By the time those questions are answered — and cable repair ships cannot safely enter an active conflict zone — the damage is already done, and entire regions can remain offline for weeks or months. The legal framework designed to deter such attacks is astonishingly weak. Under the United Nations Convention on the Law of the Sea (UNCLOS), when a cable is damaged in international waters, jurisdiction to prosecute the attacker falls to that attacker's own country, not the cable owner's. The result is predictable: no nation has ever been prosecuted. No cable cut has ever gone to court. When states operate through proxies, as Iran routinely does, attribution becomes even harder to establish, and the threshold for retaliation is never clearly met.

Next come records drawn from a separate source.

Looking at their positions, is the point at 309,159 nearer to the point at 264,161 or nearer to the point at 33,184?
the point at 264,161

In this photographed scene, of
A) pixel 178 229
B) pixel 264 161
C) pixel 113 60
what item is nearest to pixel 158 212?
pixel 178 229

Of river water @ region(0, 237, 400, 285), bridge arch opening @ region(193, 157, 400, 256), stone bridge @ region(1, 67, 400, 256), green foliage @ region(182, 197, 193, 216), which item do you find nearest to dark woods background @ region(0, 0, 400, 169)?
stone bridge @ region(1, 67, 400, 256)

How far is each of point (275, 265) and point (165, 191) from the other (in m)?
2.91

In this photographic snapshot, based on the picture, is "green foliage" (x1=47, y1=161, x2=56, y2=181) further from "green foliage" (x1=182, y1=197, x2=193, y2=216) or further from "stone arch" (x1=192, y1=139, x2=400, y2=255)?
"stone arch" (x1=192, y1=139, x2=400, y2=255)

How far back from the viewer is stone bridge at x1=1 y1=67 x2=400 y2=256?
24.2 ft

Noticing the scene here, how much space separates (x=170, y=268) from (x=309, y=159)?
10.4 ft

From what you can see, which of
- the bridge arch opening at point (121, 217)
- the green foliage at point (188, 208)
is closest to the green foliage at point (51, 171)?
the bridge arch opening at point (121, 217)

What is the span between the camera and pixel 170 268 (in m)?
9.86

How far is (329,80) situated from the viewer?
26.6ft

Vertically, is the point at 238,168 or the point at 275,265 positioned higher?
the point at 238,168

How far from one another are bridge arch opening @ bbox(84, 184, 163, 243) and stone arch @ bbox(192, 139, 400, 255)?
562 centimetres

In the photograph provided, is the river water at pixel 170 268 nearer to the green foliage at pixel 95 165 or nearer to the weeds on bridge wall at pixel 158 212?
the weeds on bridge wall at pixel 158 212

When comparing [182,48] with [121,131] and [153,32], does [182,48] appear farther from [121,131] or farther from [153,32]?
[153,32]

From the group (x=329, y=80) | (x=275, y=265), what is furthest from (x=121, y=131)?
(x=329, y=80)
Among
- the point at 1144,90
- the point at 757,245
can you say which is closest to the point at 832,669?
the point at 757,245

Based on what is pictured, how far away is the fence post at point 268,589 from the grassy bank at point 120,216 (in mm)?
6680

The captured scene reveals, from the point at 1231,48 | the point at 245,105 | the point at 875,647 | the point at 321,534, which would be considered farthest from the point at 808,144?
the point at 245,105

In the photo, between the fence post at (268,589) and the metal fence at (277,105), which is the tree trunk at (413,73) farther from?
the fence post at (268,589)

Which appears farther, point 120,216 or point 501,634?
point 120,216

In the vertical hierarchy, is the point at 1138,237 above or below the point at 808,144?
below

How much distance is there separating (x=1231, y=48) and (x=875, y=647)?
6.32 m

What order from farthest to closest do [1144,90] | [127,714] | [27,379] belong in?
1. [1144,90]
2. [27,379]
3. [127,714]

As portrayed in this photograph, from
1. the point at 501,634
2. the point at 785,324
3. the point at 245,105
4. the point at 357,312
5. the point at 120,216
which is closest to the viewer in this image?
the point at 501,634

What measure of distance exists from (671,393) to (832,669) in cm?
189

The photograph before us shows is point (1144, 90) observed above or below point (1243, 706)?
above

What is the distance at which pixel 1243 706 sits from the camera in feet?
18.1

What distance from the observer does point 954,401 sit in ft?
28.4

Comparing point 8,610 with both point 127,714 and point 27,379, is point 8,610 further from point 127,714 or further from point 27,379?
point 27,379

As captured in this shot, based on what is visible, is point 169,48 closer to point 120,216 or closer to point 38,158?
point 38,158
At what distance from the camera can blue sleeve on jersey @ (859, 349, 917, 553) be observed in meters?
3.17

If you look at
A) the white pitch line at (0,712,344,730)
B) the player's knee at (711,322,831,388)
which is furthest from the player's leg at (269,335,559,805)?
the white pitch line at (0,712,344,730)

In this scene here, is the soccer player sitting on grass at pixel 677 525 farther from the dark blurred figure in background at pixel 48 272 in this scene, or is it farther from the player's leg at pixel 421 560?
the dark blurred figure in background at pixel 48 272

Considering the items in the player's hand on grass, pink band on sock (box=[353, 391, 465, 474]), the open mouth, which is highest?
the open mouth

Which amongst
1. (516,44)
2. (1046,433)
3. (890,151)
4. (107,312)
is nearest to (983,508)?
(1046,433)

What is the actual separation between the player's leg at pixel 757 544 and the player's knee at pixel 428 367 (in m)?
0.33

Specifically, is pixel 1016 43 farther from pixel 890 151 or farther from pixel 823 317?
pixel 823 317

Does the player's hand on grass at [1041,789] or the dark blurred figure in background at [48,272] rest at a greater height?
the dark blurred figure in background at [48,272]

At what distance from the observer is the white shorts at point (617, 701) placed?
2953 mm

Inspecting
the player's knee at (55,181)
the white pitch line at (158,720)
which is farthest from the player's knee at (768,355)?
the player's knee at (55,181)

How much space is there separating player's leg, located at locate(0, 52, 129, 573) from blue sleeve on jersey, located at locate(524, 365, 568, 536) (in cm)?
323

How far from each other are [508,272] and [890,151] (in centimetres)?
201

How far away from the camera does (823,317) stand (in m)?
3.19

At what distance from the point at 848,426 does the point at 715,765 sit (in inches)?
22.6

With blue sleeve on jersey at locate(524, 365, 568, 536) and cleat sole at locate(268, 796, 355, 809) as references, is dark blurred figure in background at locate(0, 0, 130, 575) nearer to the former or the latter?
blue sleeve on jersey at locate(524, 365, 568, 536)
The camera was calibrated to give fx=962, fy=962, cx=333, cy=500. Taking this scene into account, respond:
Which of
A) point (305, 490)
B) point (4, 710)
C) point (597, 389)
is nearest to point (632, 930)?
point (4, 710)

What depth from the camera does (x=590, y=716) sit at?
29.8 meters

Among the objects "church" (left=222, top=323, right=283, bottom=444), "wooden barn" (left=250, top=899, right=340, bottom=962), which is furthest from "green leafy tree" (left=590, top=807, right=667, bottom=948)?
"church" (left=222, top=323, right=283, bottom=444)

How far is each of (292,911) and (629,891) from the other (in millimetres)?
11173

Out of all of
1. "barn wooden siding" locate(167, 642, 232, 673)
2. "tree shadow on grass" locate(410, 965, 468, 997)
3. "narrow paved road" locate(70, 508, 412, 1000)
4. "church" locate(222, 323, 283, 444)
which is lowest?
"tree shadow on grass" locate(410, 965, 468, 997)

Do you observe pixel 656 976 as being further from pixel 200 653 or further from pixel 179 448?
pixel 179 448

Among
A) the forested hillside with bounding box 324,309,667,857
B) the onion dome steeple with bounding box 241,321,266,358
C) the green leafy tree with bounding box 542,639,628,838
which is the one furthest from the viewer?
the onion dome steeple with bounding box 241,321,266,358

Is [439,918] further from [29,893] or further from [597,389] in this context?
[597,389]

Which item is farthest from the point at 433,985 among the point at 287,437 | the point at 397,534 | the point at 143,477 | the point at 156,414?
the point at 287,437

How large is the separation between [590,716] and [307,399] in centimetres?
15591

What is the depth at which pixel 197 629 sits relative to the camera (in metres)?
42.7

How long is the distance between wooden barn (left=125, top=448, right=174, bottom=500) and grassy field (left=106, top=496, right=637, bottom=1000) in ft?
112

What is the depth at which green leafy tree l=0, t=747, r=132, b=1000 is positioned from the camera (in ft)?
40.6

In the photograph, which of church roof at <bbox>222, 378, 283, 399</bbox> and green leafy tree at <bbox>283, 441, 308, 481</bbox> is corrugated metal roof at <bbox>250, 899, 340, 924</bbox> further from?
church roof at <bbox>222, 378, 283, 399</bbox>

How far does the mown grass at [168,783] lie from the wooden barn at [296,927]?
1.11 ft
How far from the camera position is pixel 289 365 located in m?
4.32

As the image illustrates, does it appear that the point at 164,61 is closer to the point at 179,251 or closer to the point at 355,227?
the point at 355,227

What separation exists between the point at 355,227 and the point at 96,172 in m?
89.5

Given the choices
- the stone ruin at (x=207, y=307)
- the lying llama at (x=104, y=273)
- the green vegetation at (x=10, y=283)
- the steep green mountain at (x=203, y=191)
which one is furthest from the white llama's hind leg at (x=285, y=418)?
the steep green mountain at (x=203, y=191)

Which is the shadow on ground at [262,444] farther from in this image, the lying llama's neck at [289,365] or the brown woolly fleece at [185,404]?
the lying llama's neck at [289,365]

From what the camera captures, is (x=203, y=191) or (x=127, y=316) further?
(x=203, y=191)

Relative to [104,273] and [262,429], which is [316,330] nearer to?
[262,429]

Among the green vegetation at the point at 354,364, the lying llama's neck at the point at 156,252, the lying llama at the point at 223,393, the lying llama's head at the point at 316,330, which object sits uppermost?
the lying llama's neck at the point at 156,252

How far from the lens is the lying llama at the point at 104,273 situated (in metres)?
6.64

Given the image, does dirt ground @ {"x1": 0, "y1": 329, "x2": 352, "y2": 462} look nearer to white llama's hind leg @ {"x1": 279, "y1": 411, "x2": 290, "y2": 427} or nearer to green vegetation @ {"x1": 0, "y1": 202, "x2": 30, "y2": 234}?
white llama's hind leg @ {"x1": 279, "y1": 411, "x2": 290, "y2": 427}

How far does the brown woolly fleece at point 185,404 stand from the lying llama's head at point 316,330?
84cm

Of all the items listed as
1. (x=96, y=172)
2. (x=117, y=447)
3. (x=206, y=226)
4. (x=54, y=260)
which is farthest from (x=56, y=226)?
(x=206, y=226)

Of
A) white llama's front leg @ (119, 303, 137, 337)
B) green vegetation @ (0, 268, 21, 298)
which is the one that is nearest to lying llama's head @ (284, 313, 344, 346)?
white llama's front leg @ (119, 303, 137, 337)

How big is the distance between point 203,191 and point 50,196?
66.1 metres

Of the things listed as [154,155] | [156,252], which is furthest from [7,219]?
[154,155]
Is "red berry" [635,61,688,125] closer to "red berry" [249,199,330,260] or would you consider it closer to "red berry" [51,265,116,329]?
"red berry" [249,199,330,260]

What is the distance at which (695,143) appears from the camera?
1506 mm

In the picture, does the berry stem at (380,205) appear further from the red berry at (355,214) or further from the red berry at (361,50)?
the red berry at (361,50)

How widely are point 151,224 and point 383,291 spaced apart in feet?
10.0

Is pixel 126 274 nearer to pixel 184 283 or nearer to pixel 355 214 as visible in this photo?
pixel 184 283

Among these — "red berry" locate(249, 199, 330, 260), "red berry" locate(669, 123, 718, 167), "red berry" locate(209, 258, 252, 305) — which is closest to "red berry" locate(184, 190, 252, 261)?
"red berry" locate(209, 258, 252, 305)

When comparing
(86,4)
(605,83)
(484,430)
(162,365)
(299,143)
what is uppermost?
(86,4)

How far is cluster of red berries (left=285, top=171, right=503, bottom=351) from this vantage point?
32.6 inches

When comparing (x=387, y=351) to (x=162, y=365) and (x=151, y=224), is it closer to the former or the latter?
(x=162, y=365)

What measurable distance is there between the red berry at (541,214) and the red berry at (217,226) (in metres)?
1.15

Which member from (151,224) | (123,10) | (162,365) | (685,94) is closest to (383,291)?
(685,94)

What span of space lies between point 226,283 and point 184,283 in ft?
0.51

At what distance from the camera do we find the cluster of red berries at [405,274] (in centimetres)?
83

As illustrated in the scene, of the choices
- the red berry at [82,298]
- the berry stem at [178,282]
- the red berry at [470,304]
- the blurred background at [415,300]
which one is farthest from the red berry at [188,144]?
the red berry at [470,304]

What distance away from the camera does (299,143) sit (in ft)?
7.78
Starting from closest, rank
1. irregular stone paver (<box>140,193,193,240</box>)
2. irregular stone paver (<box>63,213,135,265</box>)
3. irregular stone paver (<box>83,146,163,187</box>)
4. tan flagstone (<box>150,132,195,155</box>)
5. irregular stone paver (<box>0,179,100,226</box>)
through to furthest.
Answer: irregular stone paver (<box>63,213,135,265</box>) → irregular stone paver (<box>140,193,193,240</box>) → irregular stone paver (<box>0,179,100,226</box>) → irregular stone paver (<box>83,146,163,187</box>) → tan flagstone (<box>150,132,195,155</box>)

The US and more than two dozen allies signed the 2024 New York Joint Statement on undersea cable security, acknowledging the vulnerability. But acknowledgment, obviously, is not deterrence. What is needed now is a legal framework with teeth — one that empowers cable-owning states to pursue action directly against perpetrators regardless of nationality, and that holds state sponsors accountable for attacks carried out through proxies.

Since the US is already in the region, one action it can take immediately is to guard the undersea cables to minimize the potential of a cut. The Houthis warned, and the cables were subsequently cut. Iran is now signaling a similar but potentially more devastating cable cut. The only question is whether Washington and its partners will act before the silence comes.

For Asian economies heavily dependent on digital trade — from Singapore's financial hub to Japan's manufacturing supply chains — the stakes are enormous. As Thailand pitches a land bridge as Hormuz fears mount, and Gulf states explore fragile alternatives, the need for a robust response has never been clearer. The Strait of Hormuz is no longer just an oil chokepoint; it is the internet's Achilles' heel.